** BEGIN Material for the task **
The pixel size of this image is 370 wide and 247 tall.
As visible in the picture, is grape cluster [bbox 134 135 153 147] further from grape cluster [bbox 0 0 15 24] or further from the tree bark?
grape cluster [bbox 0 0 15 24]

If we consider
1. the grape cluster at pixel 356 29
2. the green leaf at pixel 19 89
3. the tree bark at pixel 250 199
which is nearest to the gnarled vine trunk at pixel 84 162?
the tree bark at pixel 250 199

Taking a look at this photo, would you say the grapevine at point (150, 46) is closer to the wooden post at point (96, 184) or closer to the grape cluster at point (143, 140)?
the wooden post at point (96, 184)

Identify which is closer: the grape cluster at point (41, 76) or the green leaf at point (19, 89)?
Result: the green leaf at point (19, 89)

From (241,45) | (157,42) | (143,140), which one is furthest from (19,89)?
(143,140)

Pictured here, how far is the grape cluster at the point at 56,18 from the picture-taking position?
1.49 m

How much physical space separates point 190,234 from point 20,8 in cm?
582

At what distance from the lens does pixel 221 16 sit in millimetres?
** END Material for the task **
Instructions to follow
Please output the complete data exactly.

Completed exercise
The pixel size of this image is 370 wide and 247 tall.
As visible in the picture, is grape cluster [bbox 134 135 153 147] further from grape cluster [bbox 0 0 15 24] or further from the tree bark?
grape cluster [bbox 0 0 15 24]

If we consider
1. the grape cluster at pixel 356 29
2. the green leaf at pixel 19 89
3. the tree bark at pixel 250 199
which is nearest to the gnarled vine trunk at pixel 84 162?
the tree bark at pixel 250 199

Taking a look at this photo, would you say the grapevine at point (150, 46) is closer to the wooden post at point (96, 184) or closer to the grape cluster at point (143, 140)?
the wooden post at point (96, 184)

Identify which is closer: the grape cluster at point (41, 76) or the green leaf at point (19, 89)?
Result: the green leaf at point (19, 89)

From (241,45) | (157,42) | (143,140), which one is furthest from (19,89)?
(143,140)

Pictured here, how far is the grape cluster at the point at 56,18 from the picture-taking position?
1.49 m

How much physical space separates point 190,234 from point 20,8 in cm?
582

At what distance from the lens does pixel 221 16 sit in millimetres?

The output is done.